In order to speed up the search process we exploit Solr as search platform.

Download and extract it, then go in solr/bin and run

  • $ ./solr start
  • $ ./solr create -c crossref
  • $ ./solr create -c orcid

Now you should have a Solr instance running with two cores named crossref and orcid, where everything will be stored.

At this point, copy each schema file contained in the schemes directory to {SOLR PATH}/server/solr/<core name>/conf, renaming it to managed-schema.

ETL: Extract Transform Load

This is the procedure of copying data from one or more sources into a destination system which represents the data differently from the source(s) or in a different context than the source(s) [1].

The Crossref dump is composed of 38096 json file, each one containing metadata about 3000 references. The ETL script can handle both the compressed file or the path containing the extracted files.

We need to index these docs, and in order to do that we create a bibref-like string starting from the informations we have (eg: authors, title, short container title, issued, date, volume, issue, page and doi).

The script will create a series of objects having this schema:

{
'id': '10.1002/(sici)1097-0231(199705)11:8<875::aid-rcm934>3.0.co;2-k', 
'bibref': 'James L. Stephenson Scott A. McLuckey , Charge Reduction of Oligonucleotide Anions Via Gas-phase Electron Transfer to Xenon Cations, Rapid Commun. Mass Spectrom., 1997 5 , 10.1002/(sici)1097-0231(199705)11:8<875::aid-rcm934>3.0.co;2-k',
'original': '{"indexed": {"date-parts": [[2020, 3, 25]], "date-time": "2020-03-25T13:50:56Z", "timestamp": 1585144256746}, "reference-count": 0, "publisher": "Wiley", "issue": "8", "license": [{"URL": "http://doi.wiley.com/10.1002/tdm_license_1.1", [...]}'
}

where:

  • id is the unique key field and is the lowercased DOI,
  • bibref is the textual field that is indexed
  • original is the original JSON document in Crossref, that will be returned with a query

At the end of the processing of each json file, the related objects are loaded in Solr.

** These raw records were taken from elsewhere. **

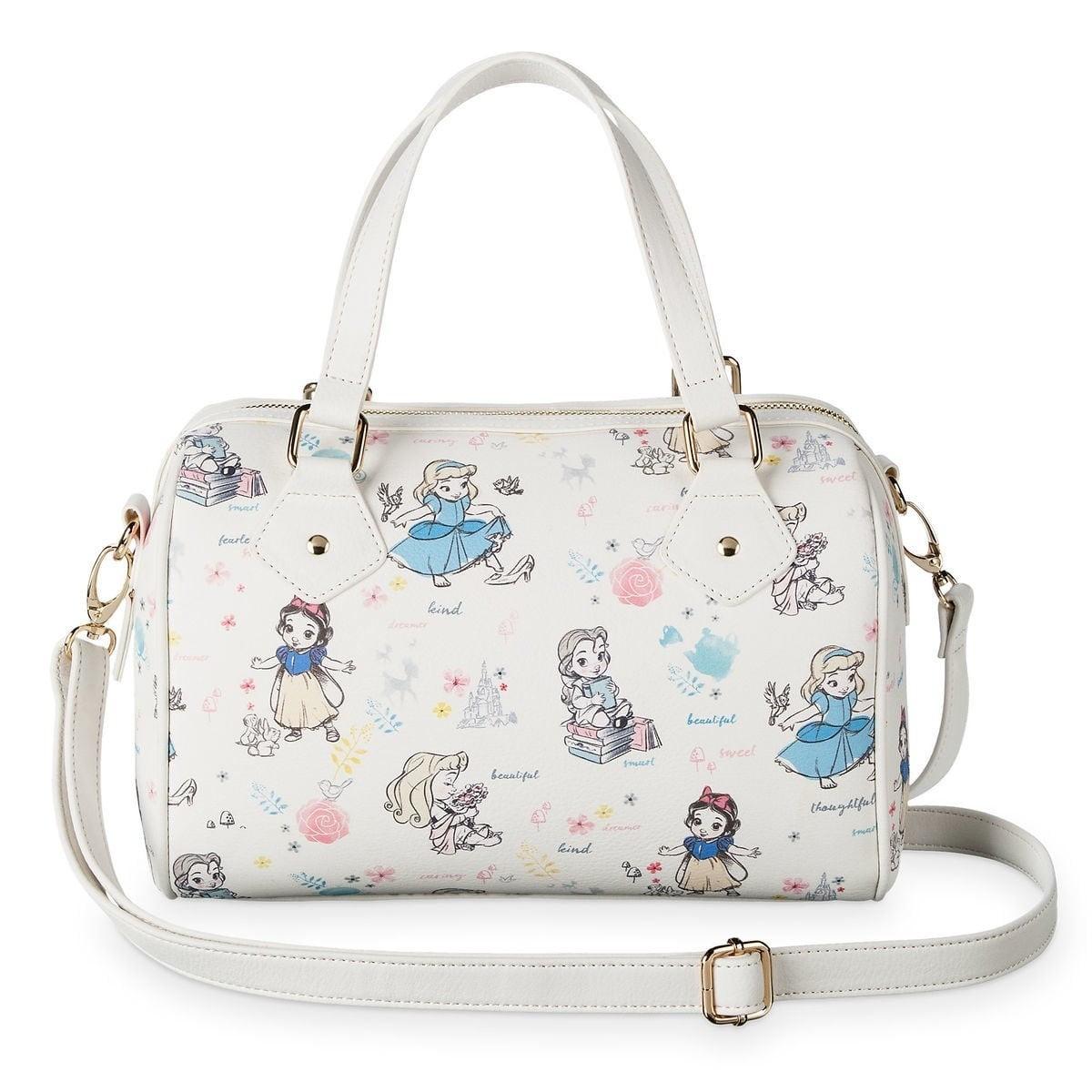 Bolsa Princesas Disney Blanca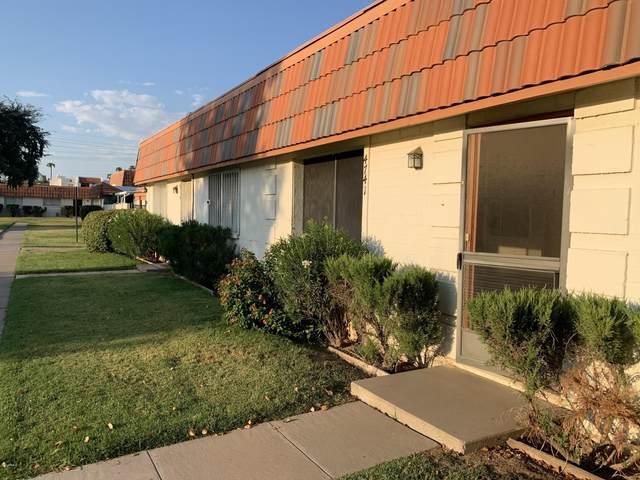4741 W Northern Avenue, Glendale, AZ 85301 (MLS #6152200) :: Maison DeBlanc Real Estate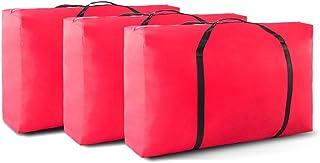 ffshop Sacs pour vêtements Sac de Rangement Grande capacité Sac de Rangement Oxford en Toile, Sac de Rangement pour Courte...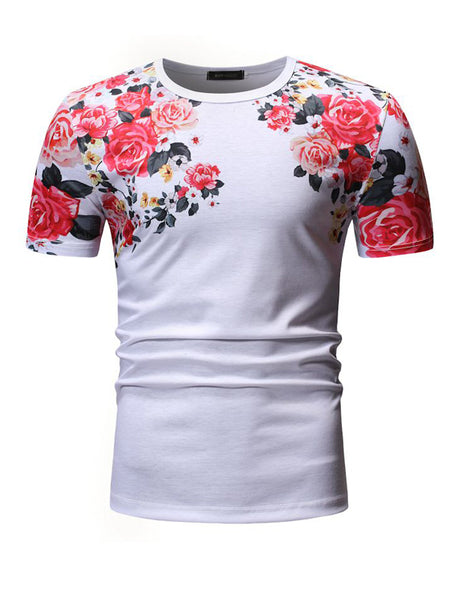 Men's Cotton Round Neck Short Sleeve Floral Printed T-Shirt T602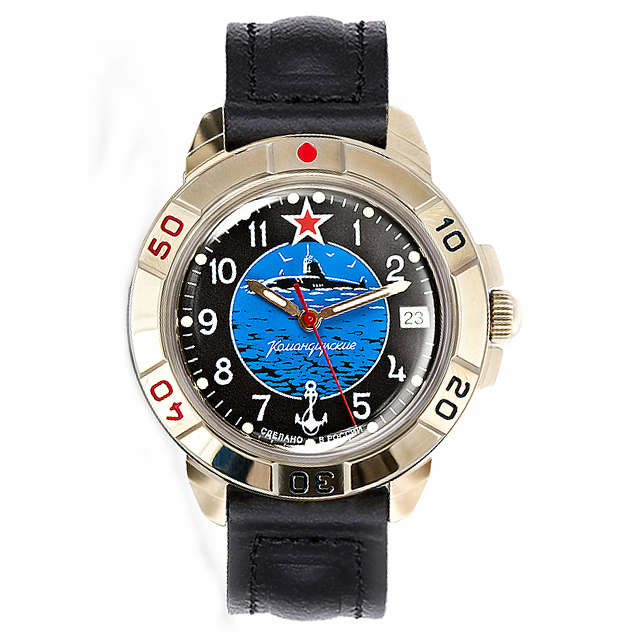 Vostok Komandirskie Watch 2414А/439163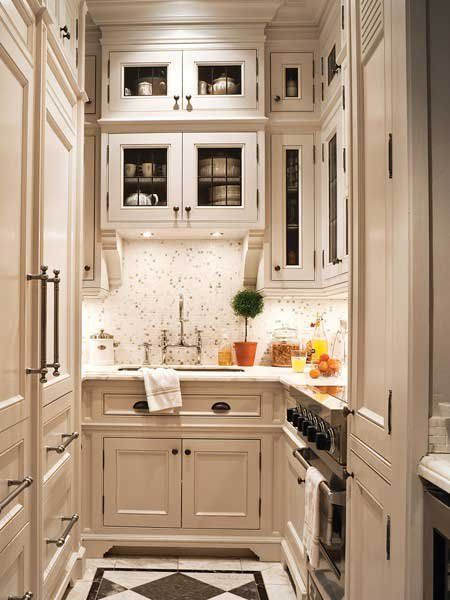 a 6 16 foot galley kitchen the custom tricks that make it work rh pinterest com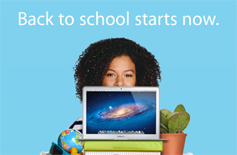 Back to school starts now.
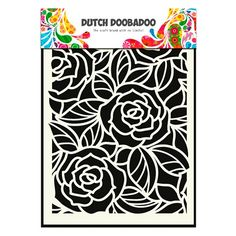 Pochoir mask Dutch doobadoo motifs fleur rose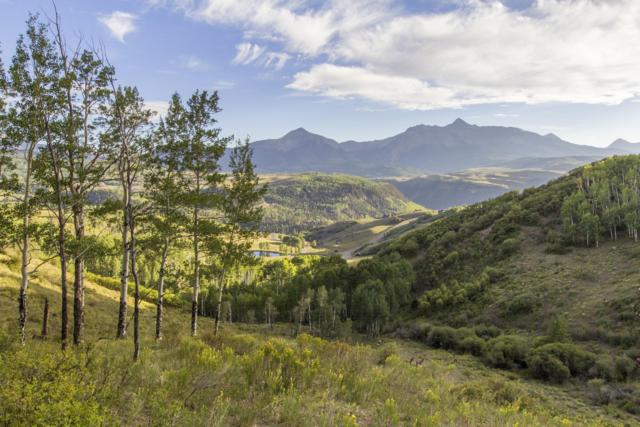 TBD Aldasoro Boulevard 41 & 43, Telluride, CO 81435 (MLS #36391) :: Nevasca Realty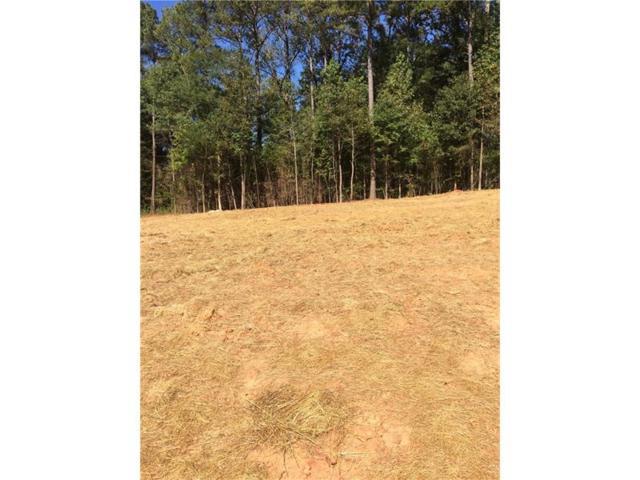 5117 Crider Creek Drive, Powder Springs, GA 30127 (MLS #5919751) :: North Atlanta Home Team
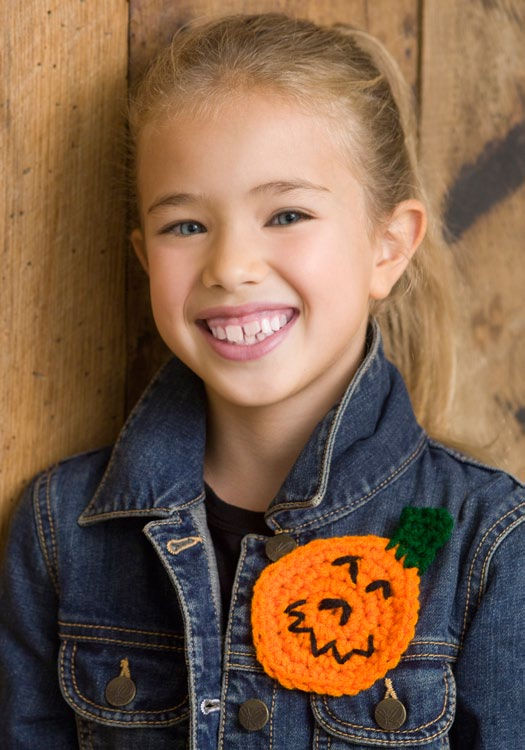 Crochet Pumpkin Pin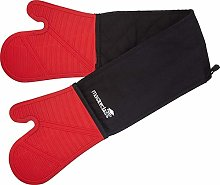 2 X Double Oven Glove, Silicone/Cotton, Black/Red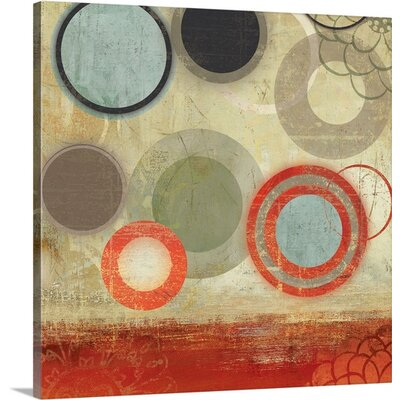 Tango I by PI Studio Painting Print on Wrapped Canvas Size: 20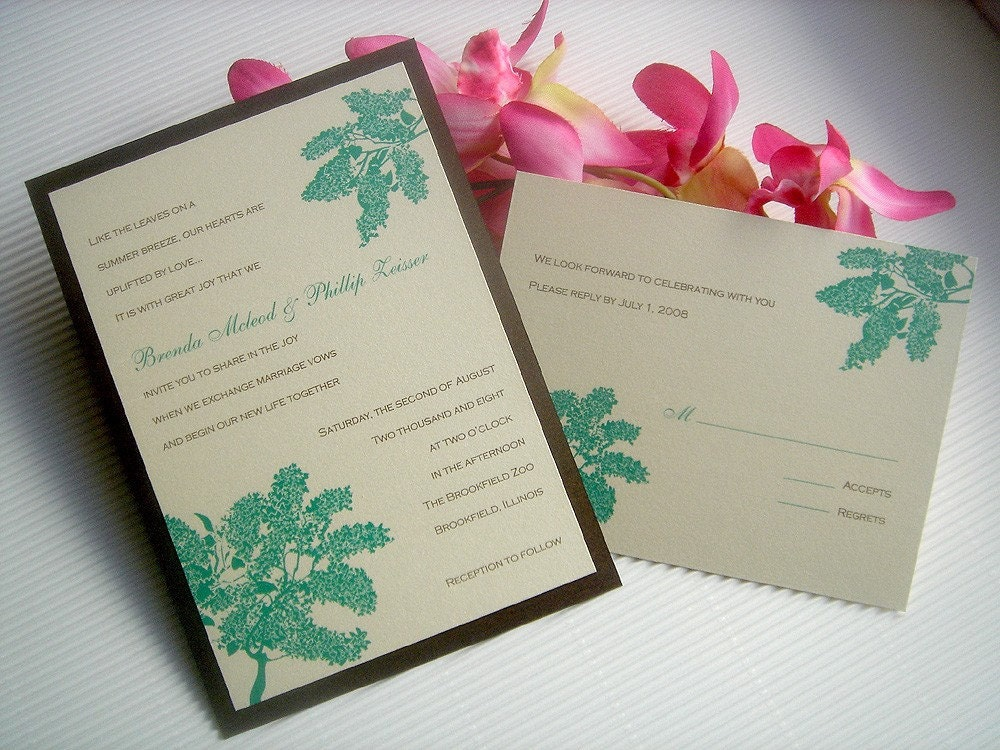 Wedding stationery is fun to design It 39s also an honor since it 39s one of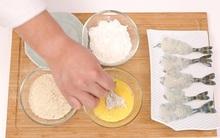 Tôi ước mình biết nguyên tắc 3 cái chén sớm thì món tôm chiên xù tôi làm đã không bị trôi tuột bột khi rán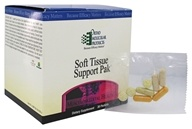 Ortho Molecular Products - Soft Tissue Support Pak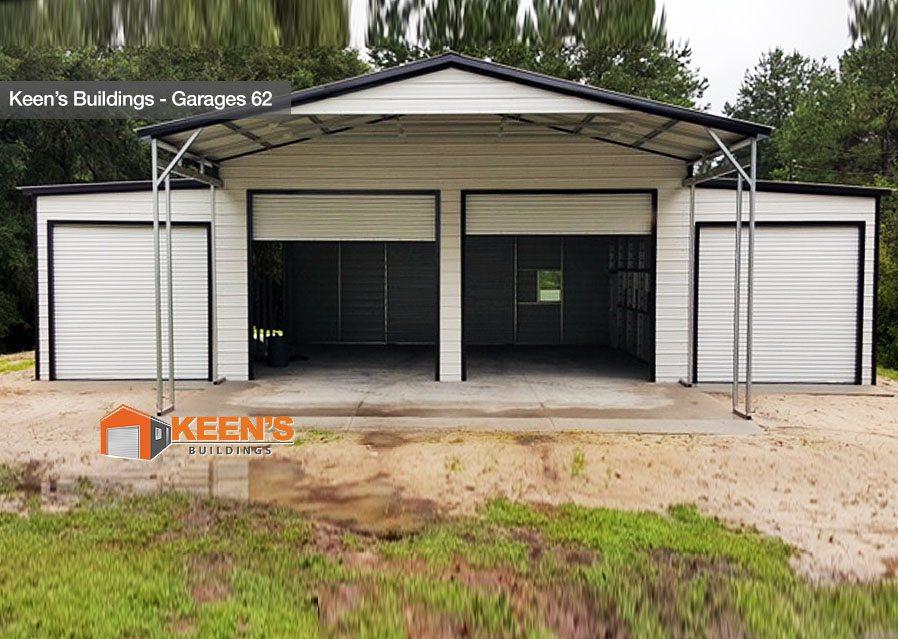 Keens-Buildings-Garages-62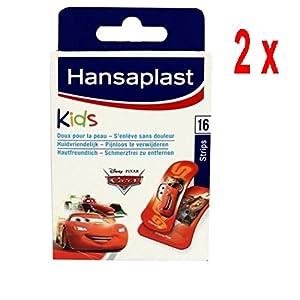 2 x Hansaplast Pflaster – Kinder Disney Cars – 16 Streifen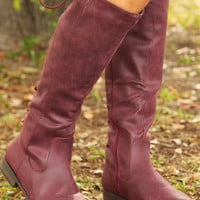 Through The Looking Glass Boots: Plum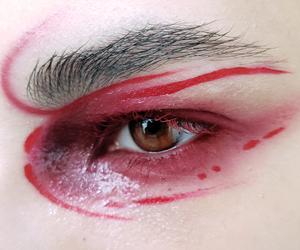 avant garde, editorial, and eyeliner image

The ORCID dump is composed of many compressed tar.gz files. We're interested only in ORCID_<year>_summaries.tar.gz: get it from its website, and specify the reference to the file when you run the process.

The schema that we're using for the ORCID is the following:

"id":"10.1590/0102-4698186748",
"authors":"[{\"orcid\": \"0000-0003-1789-8243\", \"given_names\": \"Vinicius\", \"family_name\": \"Machado de Oliveira\"}]",

where:

  • id is a DOI (unique key)
  • authors is a stored field containing a list of authors, each object composed of an orcid, a given_name and a family_name.

How to start ETL Crossref

First of all, be sure that Solr is up and running. Then, chose if you want to work with an already extracted dump file or directly with the compressed dump. You'll have to specify some parameters:

  • source: can be 'path' if you want to specify the extracted path or 'compressed' if you want to specify the compressed filename
  • path: the path of the already extracted json (if 'path' is chosen as source)
  • dump_filename: the absolute file reference of the dump
  • solr_address: the address of the Solr server (if running in local, keep it as it is),

So if you want to run it on an folder where it can find all the extracted jsons: python3 ETL_Crossref.py "/full/path/to/extracted" 'path' '' "http://localhost:8983/solr/crossref"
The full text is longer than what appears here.